Another reason: Those long waits that inevitably result from too many people trying to use too few voting machines cause a hardship for voters who have to return to work or stay on a child-care schedule. Allowing all voters to cast their ballots by mail or in person before Election Day puts everybody on an equal footing with retirees, state government employees (who automatically get the day off) and those of us who have the luxury of flexible work hours.

It's true that, as was the case across the country, South Carolina saw a decided partisan split in this year's voting methods: There were nearly 790,000 votes for President Donald Trump and 370,000 for Joe Biden on Election Day but the reverse - 265,000 for Mr. Biden and 170,000 for Mr. Trump - by mail.
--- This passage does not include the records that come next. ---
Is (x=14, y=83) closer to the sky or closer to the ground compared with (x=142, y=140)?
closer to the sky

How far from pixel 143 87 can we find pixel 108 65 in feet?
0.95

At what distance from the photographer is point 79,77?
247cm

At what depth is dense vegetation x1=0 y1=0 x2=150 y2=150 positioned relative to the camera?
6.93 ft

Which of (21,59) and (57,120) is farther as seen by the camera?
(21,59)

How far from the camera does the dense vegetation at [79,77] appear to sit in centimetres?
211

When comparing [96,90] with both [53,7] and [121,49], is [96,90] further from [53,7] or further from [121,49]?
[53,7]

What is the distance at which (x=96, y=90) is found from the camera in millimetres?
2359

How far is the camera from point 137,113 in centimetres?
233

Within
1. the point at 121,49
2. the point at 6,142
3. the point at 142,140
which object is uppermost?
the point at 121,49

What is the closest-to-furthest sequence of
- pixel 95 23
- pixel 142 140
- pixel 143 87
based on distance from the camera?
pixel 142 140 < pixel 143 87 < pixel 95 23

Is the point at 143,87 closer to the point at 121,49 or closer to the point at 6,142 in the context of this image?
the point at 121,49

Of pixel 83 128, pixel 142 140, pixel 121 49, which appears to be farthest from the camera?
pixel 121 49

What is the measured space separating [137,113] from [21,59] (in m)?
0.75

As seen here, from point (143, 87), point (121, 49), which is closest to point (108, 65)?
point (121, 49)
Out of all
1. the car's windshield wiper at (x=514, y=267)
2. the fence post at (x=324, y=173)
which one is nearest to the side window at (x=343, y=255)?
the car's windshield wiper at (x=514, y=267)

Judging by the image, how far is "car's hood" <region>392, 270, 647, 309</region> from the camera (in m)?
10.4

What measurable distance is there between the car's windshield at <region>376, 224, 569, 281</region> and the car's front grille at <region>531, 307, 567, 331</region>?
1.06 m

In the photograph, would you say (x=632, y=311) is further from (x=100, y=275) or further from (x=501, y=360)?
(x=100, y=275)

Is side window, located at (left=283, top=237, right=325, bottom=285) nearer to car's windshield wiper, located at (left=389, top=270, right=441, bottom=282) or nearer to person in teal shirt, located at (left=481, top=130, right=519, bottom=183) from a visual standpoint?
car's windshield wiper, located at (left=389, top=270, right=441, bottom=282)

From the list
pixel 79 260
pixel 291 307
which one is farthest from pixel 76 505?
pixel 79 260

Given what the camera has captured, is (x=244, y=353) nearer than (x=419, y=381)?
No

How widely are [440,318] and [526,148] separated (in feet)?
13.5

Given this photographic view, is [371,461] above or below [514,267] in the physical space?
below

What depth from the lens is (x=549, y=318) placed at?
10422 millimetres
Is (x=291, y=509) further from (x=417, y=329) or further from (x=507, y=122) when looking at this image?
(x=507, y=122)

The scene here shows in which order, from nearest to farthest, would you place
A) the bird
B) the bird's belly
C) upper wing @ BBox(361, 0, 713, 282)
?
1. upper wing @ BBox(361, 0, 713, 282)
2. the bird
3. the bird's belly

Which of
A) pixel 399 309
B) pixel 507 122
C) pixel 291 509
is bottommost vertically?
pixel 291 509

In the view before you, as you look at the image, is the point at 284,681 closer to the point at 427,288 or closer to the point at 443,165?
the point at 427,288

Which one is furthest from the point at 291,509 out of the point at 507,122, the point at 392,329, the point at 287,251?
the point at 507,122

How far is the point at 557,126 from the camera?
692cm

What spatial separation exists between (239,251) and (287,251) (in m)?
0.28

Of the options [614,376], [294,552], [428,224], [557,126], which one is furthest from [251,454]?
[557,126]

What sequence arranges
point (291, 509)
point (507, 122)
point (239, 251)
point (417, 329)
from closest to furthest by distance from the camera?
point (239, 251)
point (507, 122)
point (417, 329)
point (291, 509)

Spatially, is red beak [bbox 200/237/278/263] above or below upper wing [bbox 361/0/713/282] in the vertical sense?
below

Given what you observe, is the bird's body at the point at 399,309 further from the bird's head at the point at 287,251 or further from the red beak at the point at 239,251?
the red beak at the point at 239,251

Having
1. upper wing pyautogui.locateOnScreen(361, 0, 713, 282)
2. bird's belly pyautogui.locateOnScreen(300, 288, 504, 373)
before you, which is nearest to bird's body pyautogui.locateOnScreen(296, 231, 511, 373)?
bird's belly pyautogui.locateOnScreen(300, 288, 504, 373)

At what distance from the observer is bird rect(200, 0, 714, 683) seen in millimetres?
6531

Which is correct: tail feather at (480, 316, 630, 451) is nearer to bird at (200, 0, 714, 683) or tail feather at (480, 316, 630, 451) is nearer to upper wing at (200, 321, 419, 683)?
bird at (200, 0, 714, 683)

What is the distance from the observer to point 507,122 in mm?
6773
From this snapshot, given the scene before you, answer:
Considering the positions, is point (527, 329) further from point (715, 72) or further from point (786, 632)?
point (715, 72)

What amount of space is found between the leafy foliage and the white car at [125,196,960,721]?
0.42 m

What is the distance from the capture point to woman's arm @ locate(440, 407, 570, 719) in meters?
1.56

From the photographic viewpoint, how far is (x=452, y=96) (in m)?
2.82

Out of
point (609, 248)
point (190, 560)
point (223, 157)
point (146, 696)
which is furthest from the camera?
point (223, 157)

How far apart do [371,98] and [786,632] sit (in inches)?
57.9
In-person absentee voters showed a slight Biden preference: 455,000 to 425,000.

We suspect that has more to do with conditions specific to this year's election - namely the president's efforts to encourage Election Day voting and the greater likelihood that Biden supporters would want to limit their potential COVID exposure by voting by mail - than any long-lasting feelings about voting absentee. After all, the S.C. Republican Party has been making a huge effort in recent years to convince its most reliable voters to cast absentee ballots.

More than 500,000 South Carolinians voted for President Trump in advance, and even if absentee voting were to become a predominately Democratic preference, the process still would benefit all the Republicans who vote on Election Day by shortening their wait times, as happened on Nov. 3.

In other words, expanded absentee voting helps everybody, regardless of party preference. And it does so without increasing the cost of elections.

That's why most Republicans and Democrats in our Legislature have supported bills to permanently expand absentee voting in years past. The bills have never become law, though, because lawmakers disagreed over the precise rules.

What this experiment demonstrated is that while there are tweaks that could make the system better, even a simple expansion like this one would save our state money and save our voters time, without exposing our election system to fraud. It also demonstrated that lawmakers should make a permanent absentee-for-all voting system one of their top priorities in the 2021 legislative session.